A mean accuracy of 95% is okay. But can we do better?

In [223]:
from sklearn.model_selection import KFold
kfold = KFold(n_splits=10, shuffle=True, random_state=4564)
scores = list()
i = 0

for train_i, test_i in kfold.split(X_train):
    
    i +=1 

    # Grab the train and test data for this split.
    X_train_k, Y_train_k = X_train[train_i], Y_train[train_i]
    X_val_k, Y_val_k = X_train[test_i], Y_train[test_i]

    # transform the training data
    scaled_X_train = scaler.transform(X_train_k)
    
    # Fit the model for the training split
    LR_model = LogisticRegression(penalty=None)
    scaled_LR_model = LR_model.fit(scaled_X_train, Y_train_k)

    # transform the validation data
    scaled_X_val = scaler.transform(X_val_k)
    
    # Predict the classes for the validation examples.
    y_pred = scaled_LR_model.predict(scaled_X_val)

    # calculate the score 
    k_score = accuracy_score(Y_val_k, y_pred)

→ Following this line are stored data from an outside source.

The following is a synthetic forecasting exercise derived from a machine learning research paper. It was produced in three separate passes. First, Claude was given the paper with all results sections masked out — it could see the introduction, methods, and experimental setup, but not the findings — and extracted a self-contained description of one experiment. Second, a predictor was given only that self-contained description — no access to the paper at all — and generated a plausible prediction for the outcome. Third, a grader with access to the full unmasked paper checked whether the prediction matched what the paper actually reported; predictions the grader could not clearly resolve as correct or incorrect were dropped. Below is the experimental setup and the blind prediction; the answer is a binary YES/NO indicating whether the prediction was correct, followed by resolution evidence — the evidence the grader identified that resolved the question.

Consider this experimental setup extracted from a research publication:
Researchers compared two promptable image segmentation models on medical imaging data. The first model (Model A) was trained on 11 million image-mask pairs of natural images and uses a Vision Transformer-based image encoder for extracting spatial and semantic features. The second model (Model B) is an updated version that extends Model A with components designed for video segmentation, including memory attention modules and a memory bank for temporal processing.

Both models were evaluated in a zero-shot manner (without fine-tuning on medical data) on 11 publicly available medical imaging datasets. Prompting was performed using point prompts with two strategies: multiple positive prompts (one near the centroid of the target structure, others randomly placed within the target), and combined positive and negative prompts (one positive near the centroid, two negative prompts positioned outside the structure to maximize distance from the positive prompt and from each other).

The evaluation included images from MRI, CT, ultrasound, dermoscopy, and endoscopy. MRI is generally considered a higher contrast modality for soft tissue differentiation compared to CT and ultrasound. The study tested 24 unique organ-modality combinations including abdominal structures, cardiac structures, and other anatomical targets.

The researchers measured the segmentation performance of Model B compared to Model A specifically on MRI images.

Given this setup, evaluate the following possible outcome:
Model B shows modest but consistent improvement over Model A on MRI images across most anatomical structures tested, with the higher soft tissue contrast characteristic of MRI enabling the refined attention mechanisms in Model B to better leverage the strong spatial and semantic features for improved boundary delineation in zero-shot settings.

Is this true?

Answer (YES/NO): NO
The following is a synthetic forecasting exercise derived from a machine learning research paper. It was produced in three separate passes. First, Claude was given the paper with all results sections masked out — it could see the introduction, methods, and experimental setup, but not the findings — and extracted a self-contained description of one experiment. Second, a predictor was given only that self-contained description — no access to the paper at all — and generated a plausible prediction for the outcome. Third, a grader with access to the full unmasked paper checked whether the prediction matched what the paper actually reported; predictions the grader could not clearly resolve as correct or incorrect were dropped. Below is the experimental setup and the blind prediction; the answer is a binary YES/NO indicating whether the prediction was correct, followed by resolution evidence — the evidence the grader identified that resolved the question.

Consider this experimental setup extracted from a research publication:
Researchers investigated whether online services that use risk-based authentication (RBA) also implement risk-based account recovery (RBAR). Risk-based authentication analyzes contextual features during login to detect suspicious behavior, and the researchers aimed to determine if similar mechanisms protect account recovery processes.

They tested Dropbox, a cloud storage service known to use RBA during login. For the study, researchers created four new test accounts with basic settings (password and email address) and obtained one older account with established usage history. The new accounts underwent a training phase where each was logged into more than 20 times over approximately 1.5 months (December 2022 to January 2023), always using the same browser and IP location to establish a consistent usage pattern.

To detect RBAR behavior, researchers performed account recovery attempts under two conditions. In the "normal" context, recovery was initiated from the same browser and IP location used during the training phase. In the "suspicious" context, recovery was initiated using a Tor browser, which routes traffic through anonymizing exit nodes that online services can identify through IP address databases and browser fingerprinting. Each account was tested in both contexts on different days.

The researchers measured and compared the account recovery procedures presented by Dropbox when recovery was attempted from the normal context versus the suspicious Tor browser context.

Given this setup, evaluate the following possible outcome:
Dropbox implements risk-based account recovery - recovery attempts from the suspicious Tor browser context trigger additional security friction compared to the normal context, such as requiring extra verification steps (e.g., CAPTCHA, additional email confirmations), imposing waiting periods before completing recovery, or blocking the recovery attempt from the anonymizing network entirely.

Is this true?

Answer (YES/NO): NO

    print ("Fold %i. %i training examples (%i positive). %i validation examples (%i positive). Accuracy %.2f" % 
           (i, X_train_k.shape[0], np.sum(Y_train_k), X_test_k.shape[0], np.sum(Y_test_k), k_score))
    scores.append(k_score)

Fold 1. 358 training examples (240 positive). 45 validation examples (27 positive). Accuracy 1.00
Fold 2. 358 training examples (233 positive). 45 validation examples (27 positive). Accuracy 0.95
Fold 3. 358 training examples (232 positive). 45 validation examples (27 positive). Accuracy 1.00
Fold 4. 358 training examples (233 positive). 45 validation examples (27 positive). Accuracy 0.95
Fold 5. 358 training examples (233 positive). 45 validation examples (27 positive). Accuracy 0.97
Fold 6. 358 training examples (234 positive). 45 validation examples (27 positive). Accuracy 1.00
Fold 7. 358 training examples (232 positive). 45 validation examples (27 positive). Accuracy 0.97
Fold 8. 358 training examples (235 positive). 45 validation examples (27 positive). Accuracy 0.93
Fold 9. 359 training examples (234 positive). 45 validation examples (27 positive). Accuracy 0.95
Fold 10. 359 training examples (234 positive). 45 validation examples (27 positive). Accuracy 0.95




In [224]:
np.mean(scores)

np.float64(0.9672435897435898)

A slight improvement to 97%, so a 2% improvement. This might not seem like a lot, but when you are going from 92% -> 95% -> 97%, 2% is nearly half of the possible improvement. 

## Conclusion

You should now have what you need to get started. 

Go find your data. 

Load in your data (sklearn will happily take pandas dataframes). 

Convert the thing you want to predict into numbers. 

Divide into test-train. 

Use crossvalidation to test a simply logistic regression model on your data, with and without scaling and centring. 

Also try with and without log transformation.